— START Records supplied —

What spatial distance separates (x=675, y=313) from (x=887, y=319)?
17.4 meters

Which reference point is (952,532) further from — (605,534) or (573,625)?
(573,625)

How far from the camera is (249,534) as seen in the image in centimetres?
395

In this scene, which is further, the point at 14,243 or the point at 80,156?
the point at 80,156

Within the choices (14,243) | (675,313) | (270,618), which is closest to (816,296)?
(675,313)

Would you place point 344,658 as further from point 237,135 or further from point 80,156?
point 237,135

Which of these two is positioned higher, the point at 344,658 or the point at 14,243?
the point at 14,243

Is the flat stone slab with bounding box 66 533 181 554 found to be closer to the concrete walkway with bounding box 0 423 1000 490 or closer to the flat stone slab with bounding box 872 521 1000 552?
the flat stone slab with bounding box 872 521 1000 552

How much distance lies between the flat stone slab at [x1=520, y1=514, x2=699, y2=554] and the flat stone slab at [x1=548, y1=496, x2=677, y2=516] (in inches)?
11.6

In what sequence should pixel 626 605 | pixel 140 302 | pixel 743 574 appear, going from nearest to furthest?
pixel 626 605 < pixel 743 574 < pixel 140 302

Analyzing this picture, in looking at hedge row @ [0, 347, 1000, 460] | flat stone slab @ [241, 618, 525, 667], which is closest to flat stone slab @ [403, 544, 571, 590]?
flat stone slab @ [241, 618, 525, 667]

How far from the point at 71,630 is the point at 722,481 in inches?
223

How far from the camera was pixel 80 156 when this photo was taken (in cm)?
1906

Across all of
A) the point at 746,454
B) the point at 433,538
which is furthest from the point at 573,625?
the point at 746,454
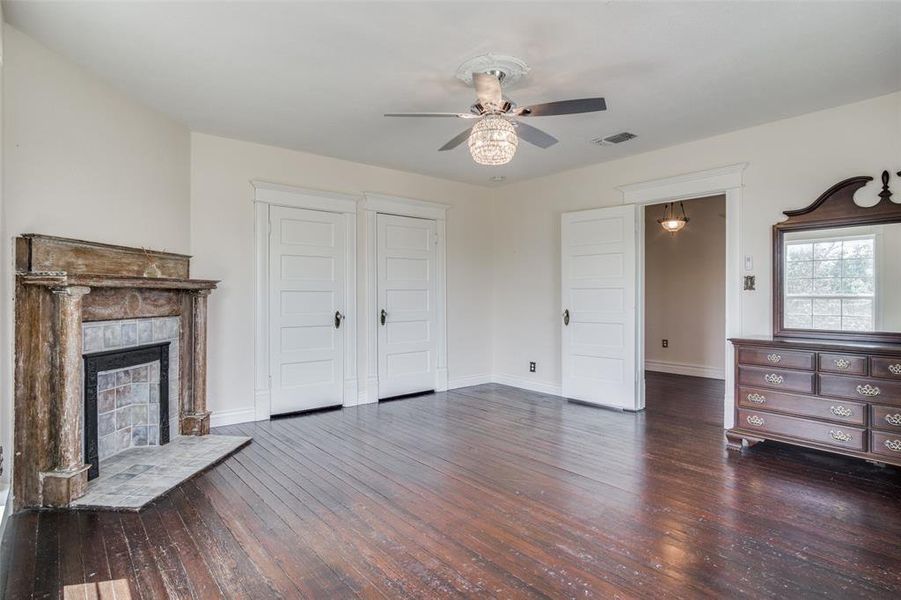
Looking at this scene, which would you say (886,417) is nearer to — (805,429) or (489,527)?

— END Records supplied —
— START Records supplied —

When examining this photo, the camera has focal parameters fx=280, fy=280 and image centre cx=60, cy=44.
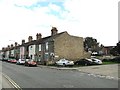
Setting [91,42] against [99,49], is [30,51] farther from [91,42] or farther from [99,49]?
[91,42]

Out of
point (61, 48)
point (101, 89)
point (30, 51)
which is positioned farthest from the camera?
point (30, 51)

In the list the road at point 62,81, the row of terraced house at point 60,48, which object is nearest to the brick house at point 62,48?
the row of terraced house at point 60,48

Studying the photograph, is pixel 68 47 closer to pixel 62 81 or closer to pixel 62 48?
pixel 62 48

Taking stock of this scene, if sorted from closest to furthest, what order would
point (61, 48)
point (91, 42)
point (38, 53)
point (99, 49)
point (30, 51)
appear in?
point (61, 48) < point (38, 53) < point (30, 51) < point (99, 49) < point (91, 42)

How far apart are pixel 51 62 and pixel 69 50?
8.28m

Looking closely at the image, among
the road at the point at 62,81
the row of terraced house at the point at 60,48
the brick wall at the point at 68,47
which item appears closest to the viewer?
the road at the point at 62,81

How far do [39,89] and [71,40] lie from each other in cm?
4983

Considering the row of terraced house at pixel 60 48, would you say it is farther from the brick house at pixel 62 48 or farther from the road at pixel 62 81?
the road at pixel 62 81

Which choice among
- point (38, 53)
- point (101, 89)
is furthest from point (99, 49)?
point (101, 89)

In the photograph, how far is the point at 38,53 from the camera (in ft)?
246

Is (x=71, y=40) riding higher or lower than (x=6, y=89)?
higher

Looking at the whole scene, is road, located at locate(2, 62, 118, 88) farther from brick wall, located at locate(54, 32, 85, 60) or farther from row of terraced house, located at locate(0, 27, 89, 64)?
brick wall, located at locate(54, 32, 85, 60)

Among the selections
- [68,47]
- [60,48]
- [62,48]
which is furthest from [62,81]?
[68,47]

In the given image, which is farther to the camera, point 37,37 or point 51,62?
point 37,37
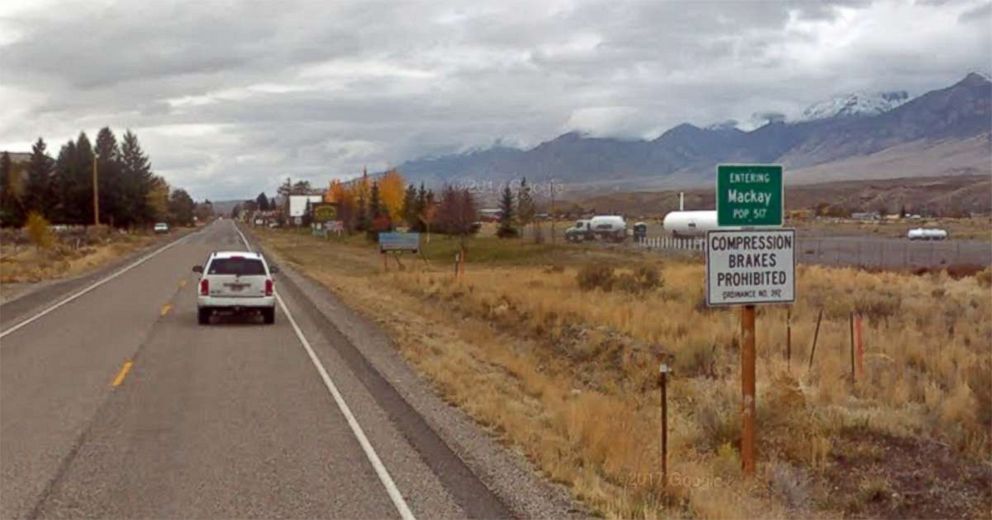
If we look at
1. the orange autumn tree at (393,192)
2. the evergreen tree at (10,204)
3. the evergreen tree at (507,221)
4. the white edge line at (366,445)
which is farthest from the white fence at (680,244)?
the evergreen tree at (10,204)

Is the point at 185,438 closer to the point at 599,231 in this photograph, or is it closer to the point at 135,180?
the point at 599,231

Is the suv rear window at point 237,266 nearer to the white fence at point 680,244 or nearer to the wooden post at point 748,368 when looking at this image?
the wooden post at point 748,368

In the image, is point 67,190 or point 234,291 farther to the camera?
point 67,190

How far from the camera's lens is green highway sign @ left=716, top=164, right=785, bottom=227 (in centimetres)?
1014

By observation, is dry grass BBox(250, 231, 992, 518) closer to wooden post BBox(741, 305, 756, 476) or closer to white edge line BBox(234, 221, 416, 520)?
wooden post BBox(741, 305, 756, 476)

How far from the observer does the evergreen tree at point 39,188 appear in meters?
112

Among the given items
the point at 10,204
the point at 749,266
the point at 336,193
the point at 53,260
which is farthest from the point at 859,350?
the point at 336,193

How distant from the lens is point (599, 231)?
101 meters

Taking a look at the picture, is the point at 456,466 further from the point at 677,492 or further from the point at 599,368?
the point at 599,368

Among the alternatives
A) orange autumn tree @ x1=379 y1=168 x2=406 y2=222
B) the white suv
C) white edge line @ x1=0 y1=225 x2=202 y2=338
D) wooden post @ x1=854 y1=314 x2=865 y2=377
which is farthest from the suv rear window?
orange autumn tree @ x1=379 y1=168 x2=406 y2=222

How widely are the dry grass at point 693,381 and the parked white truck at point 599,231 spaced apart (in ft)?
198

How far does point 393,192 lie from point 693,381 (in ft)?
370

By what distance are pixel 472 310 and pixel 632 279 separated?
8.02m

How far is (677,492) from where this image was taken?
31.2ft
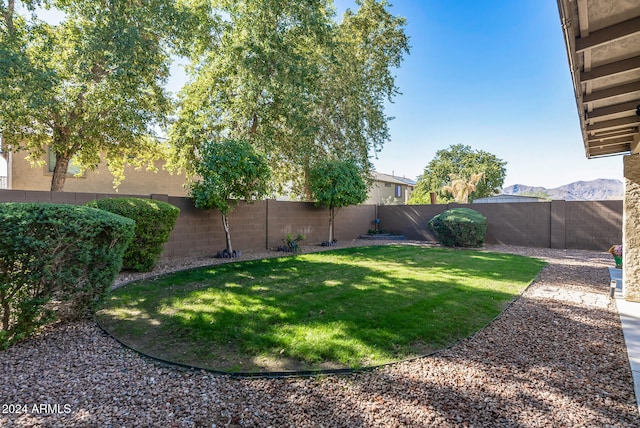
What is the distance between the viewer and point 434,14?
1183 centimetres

— END Records supplied —

*The problem:* Return the entries from the line with "What spatial distance" to the line with "Looking at this scene, which" verbatim, both lines included. Omit the pictures from your answer.

*Response to the task:*
What spatial distance separates (x=675, y=313) from (x=887, y=319)?
17.4 meters

Which reference point is (952,532) further from — (605,534) or (573,625)?
(573,625)

How far from the camera is (249,534) as seen in the image in centimetres?
395

In this scene, which is further, the point at 14,243 or the point at 80,156?
the point at 80,156

Within the choices (14,243) | (675,313) | (270,618), which is closest to (816,296)?
(675,313)

Would you place point 344,658 as further from point 237,135 or further from point 80,156?
point 237,135

Which of these two is positioned higher, the point at 344,658 or the point at 14,243?
the point at 14,243

Is the flat stone slab with bounding box 66 533 181 554 found to be closer to the concrete walkway with bounding box 0 423 1000 490 or closer to the flat stone slab with bounding box 872 521 1000 552?
the flat stone slab with bounding box 872 521 1000 552

How much distance lies between the flat stone slab at [x1=520, y1=514, x2=699, y2=554] and the flat stone slab at [x1=548, y1=496, x2=677, y2=516] (in inches)?
11.6

In what sequence should pixel 626 605 | pixel 140 302 | pixel 743 574 appear, going from nearest to furthest?
pixel 626 605 < pixel 743 574 < pixel 140 302

Analyzing this picture, in looking at hedge row @ [0, 347, 1000, 460] | flat stone slab @ [241, 618, 525, 667], which is closest to flat stone slab @ [403, 544, 571, 590]?
flat stone slab @ [241, 618, 525, 667]

How far from the point at 71,630 is the point at 722,481 in inches?
223

How far from the camera was pixel 80 156 when this photo was taken (in cm)?
1906

Across all of
A) the point at 746,454
B) the point at 433,538
which is furthest from the point at 573,625?
the point at 746,454
Looking at this scene, which would you say (886,417) is nearer to — (805,429) or (489,527)?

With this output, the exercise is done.